Joshua sighed with indubitable regret. To take Lady Mac on such a voyage would have been awesome. “I’m sorry, there isn’t that much antimatter left. I can’t take the old girl that far.”
“We are aware of your starship’s performance capabilities,” Wing-Tsit Chong said. “However there is a supply of antimatter which you will be able to use.”
“You keep some here at Jupiter?” Joshua asked in what he figured was a casual voice.
“No,” Syrinx said. “A CNIS agent called Erick Thakara located a production station which may be supplying Capone.”
“Thakara—” Joshua’s search program located the appropriate file; he locked eyes with Ione. “Really?
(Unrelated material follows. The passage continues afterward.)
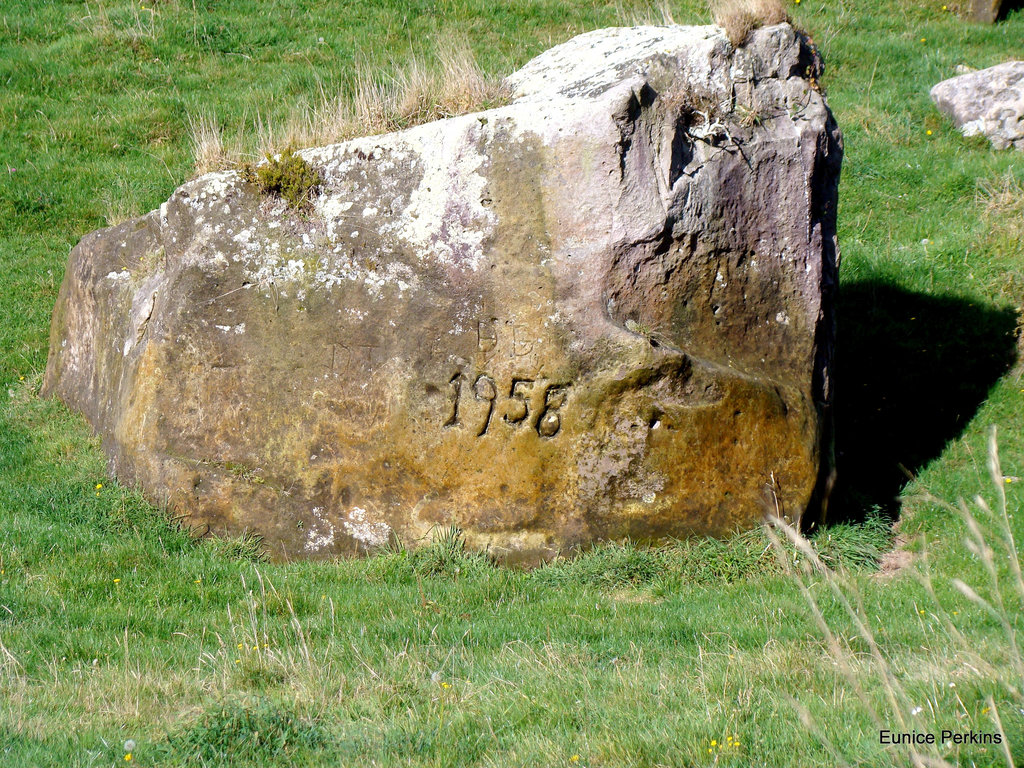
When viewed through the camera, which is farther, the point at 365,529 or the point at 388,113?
the point at 388,113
That’s . . . helpful.”
“With the 1st fleet somewhat overstretched, the First Admiral’s staff have asked for Jupiter’s voidhawks to tackle it,” Samuel said.
“Which they are preparing to do,” Wing-Tsit Chong said. “However, before the station is finally annihilated, you will be able to take on board as much antimatter as the Lady Macbeth ’s confinement systems can handle.”
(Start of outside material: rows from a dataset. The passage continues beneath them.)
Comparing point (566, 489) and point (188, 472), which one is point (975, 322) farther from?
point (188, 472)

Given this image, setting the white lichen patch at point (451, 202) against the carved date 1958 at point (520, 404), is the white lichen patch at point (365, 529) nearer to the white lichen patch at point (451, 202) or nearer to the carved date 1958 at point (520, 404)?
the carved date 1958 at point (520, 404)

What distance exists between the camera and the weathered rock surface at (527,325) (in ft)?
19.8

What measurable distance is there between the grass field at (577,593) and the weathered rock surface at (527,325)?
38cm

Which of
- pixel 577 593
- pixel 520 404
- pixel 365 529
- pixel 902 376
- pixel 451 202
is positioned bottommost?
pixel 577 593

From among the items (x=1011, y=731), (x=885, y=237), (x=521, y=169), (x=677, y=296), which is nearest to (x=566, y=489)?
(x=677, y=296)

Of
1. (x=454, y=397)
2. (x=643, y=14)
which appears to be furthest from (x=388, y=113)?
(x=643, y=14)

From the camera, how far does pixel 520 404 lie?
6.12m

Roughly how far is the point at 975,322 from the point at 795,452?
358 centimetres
“Three thousand light-years,” Joshua murmured. “Jesus.”
“Meredith Saldana’s task force has a large contingent of Confederation Navy marines assigned to it,” Ione said. “They’ll secure the station for you once the personnel surrender to the voidhawk squadron.”
“What if the station operatives just suicide?” Joshua said. “They usually do when the Navy confronts them.”
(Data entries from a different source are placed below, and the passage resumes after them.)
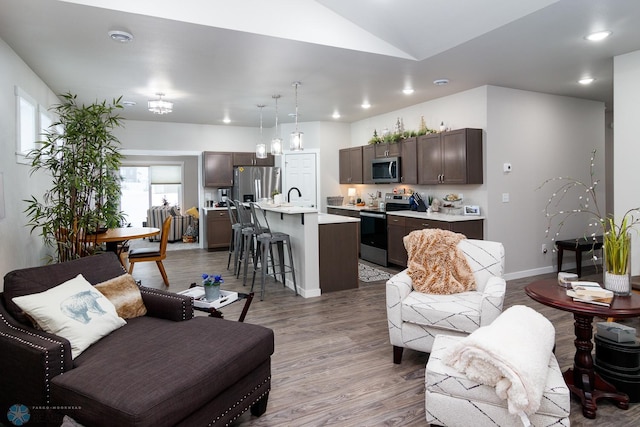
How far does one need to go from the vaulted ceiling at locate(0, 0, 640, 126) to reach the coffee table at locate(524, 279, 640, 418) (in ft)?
7.00

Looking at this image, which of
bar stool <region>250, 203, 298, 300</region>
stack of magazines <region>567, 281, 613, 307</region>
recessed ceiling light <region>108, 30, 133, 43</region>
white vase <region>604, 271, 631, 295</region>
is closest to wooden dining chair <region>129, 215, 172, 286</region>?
bar stool <region>250, 203, 298, 300</region>

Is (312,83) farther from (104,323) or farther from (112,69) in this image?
(104,323)

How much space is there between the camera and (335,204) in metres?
7.97

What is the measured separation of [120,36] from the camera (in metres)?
3.36

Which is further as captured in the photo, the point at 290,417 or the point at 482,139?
the point at 482,139

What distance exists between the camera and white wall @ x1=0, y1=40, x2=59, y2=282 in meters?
3.32

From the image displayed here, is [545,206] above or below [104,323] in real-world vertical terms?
above

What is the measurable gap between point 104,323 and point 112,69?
330 cm

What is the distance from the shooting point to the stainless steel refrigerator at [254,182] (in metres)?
8.26

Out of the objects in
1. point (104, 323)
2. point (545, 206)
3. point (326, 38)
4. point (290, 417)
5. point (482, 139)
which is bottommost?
point (290, 417)

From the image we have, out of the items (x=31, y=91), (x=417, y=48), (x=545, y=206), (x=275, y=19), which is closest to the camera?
(x=275, y=19)

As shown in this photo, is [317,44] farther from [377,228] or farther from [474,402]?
[377,228]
“And take as many of us with them as they can,” Syrinx whispered.
“They will be offered a penal planet sentence instead of the usual death penalty,” Samuel said. “We can only hope that proves attractive enough to them.”
“All right, but even if we load Lady Mac with enough antimatter, the Tyrathca have ended communications with the Confederation,” Joshua said. “Do you really think they’ll allow us to search through Tanjuntic-RI’s electronic systems?”
“Probably not,” Samuel said. “But as we don’t intend to ask their permission, it doesn’t really matter, does it?”